[Brano scelto]
:::
COME SIAMO DIVENTATI RAZZISTI A PRESCINDERE
Oggi è sdoganato il pensiero secondo cui ogni migrante in arrivo in Italia è un criminale. Eppure un modello di integrazione è possibile
16 Gennaio 2020
«Bisogna toglierli dalle nostre città, dalle stazioni, dai parchi pubblici, dai nostri quartieri, dalle piazze, dalle nostre chiese, dai semafori, dalle panchine, da sotto i ponti e dai mezzi pubblici. Scovarli nei centri sociali, o nei palazzi occupati, mentre spacciano o si prostituiscono, rubano o stuprano. Basta la pacchia è finita, non ne possiamo più! Via, devono essere mandati a casa loro, e poi perché li dobbiamo tenere solo noi e, il resto dell’Europa che fa?». Parole che sentiamo spesso, nel dibattito politico, ma anche nella vita di tutti i giorni. Perché noi italiani, che eravamo un popolo di “Razzisti perbene”, come suggeriva Maurizio Alfano in un suo noto libro, oggi siamo diventati “Razzisti a prescindere”. È questo il titolo del nuovo libro (Sensibili alle Foglie editore) dell’autore esperto di migrazioni, in prima linea contro discriminazioni e razzismi. Alfano, il nostro alfiere dell’antirazzismo, ci racconta, confrontando le migrazioni di oggi con quelle di 50 e 25 anni fa, come sia iniziato un lento ma progressivo dispositivo di criminalizzazione a prescindere di tutti i migranti presenti in Italia, che fagocita ogni diritto o tutela in capo a ognuno di loro. Sorvegliare e punire è la parola d’ordine delle nuove forze politiche xenofobe e sovraniste, che hanno organizzato sapientemente un gioco che porta dritto al loro obiettivo: i voti. Ne abbiamo parlato con Maurizio Alfano in una lunga e appassionata intervista.
:::
[Estratti delle righe]
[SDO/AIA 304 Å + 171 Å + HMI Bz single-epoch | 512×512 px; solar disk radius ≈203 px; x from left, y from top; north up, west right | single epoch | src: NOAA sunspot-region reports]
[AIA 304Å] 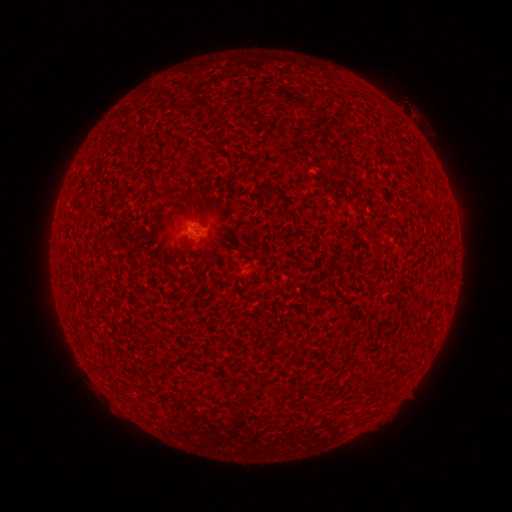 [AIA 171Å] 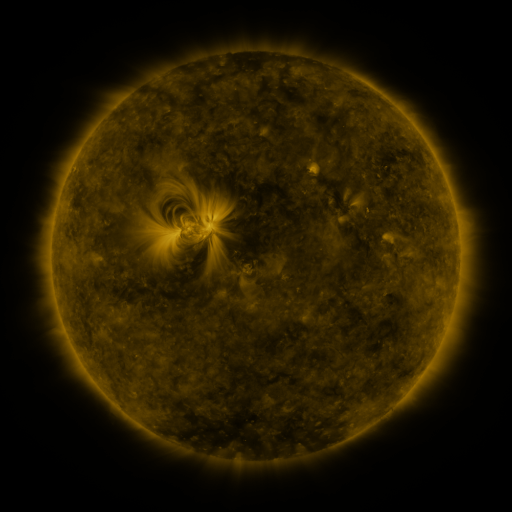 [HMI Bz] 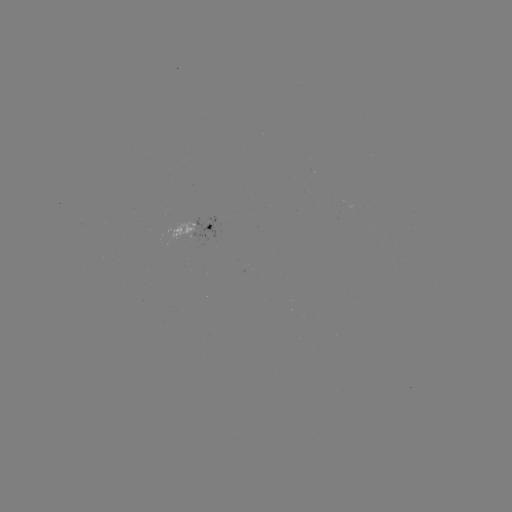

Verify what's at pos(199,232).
spotted active region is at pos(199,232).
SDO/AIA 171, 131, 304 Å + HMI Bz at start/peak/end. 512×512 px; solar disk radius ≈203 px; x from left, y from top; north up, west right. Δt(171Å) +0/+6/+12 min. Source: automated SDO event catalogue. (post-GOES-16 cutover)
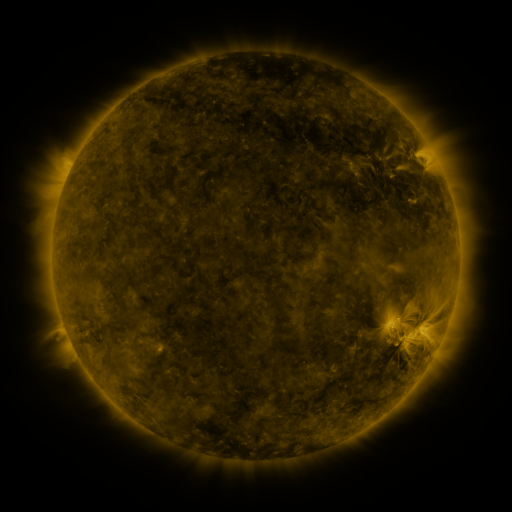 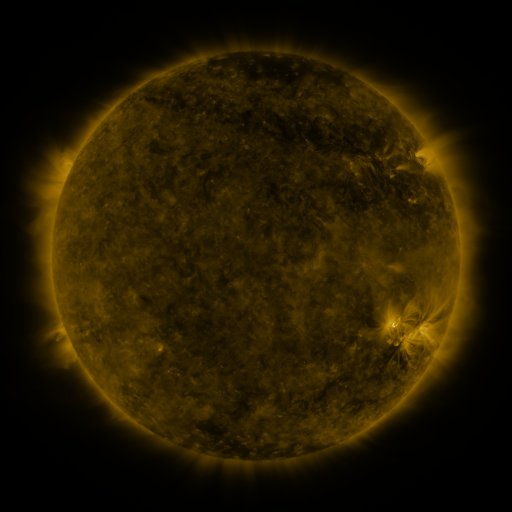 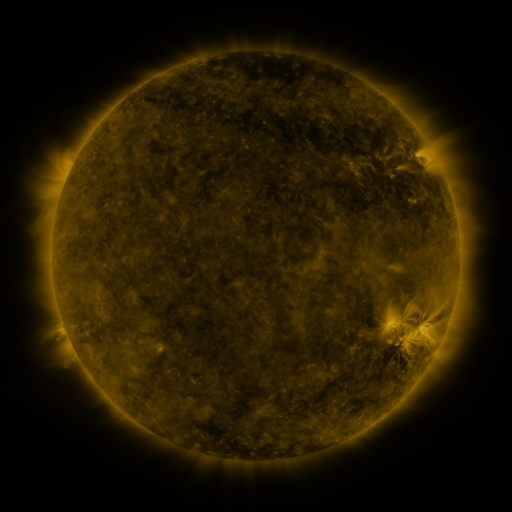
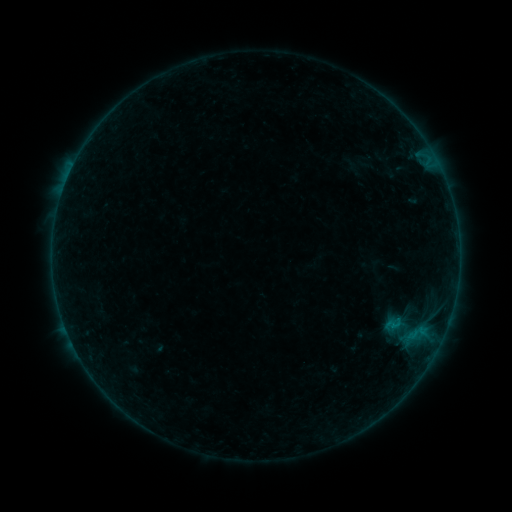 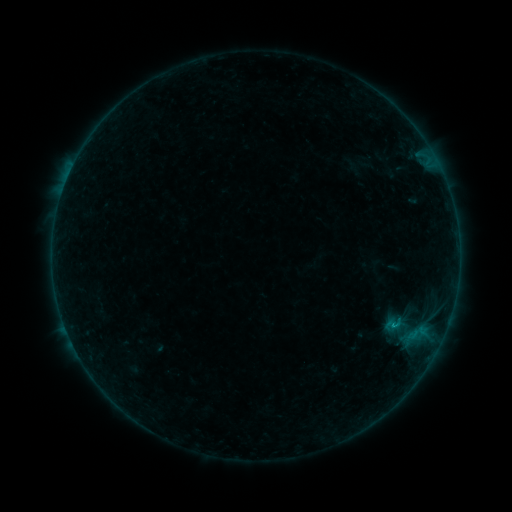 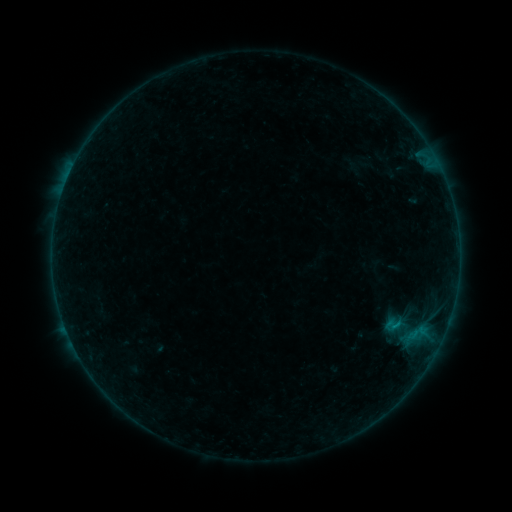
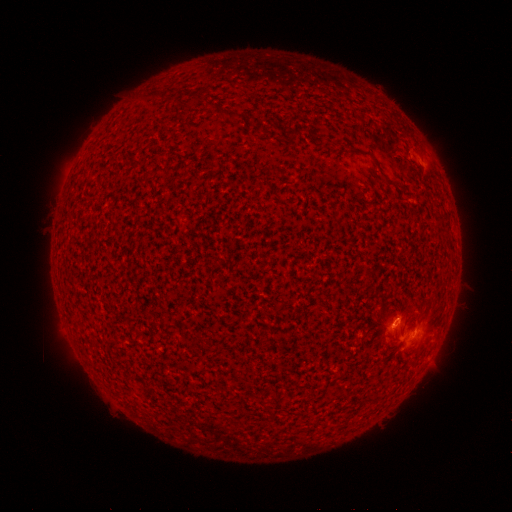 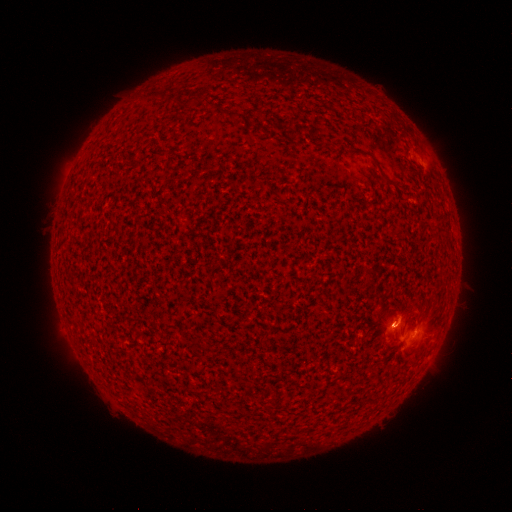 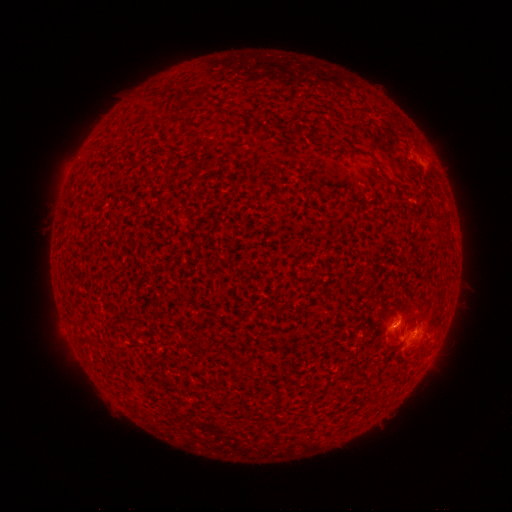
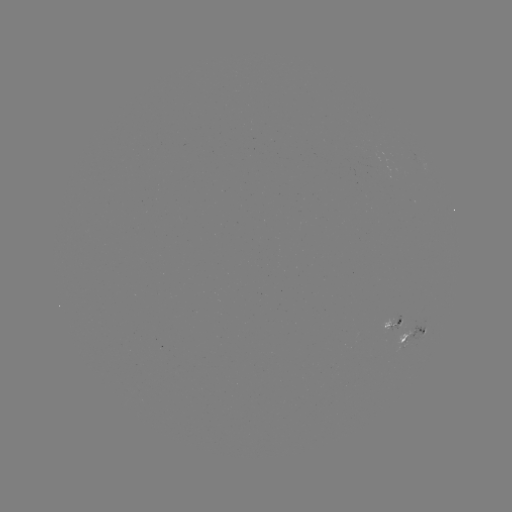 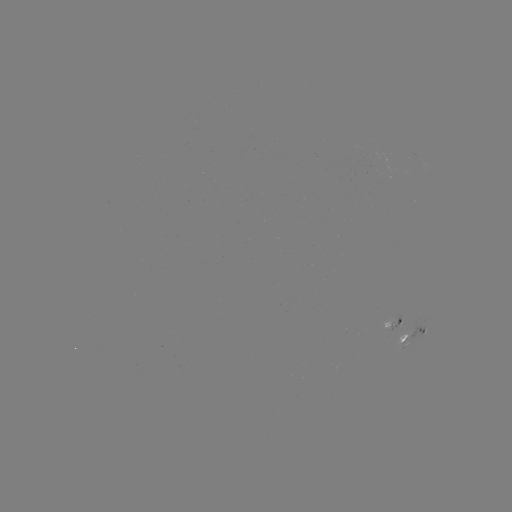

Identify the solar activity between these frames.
B2.9 flare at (393, 326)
:::
[Cosa fare]
Rispondi con una frase completa a ciascuna domanda sul brano sul razzismo.
1. Qual è il titolo del nuovo libro di Maurizio Alfano?
2. Quale editore pubblica questo libro?
3. Secondo il brano, qual è l'obiettivo delle nuove forze politiche xenofobe e sovraniste?

[Risultato finale]
1. Il nuovo libro di Maurizio Alfano si intitola "Razzisti a prescindere".
2. Il libro è pubblicato da Sensibili alle Foglie editore.
3. L'obiettivo di queste forze politiche sono i voti.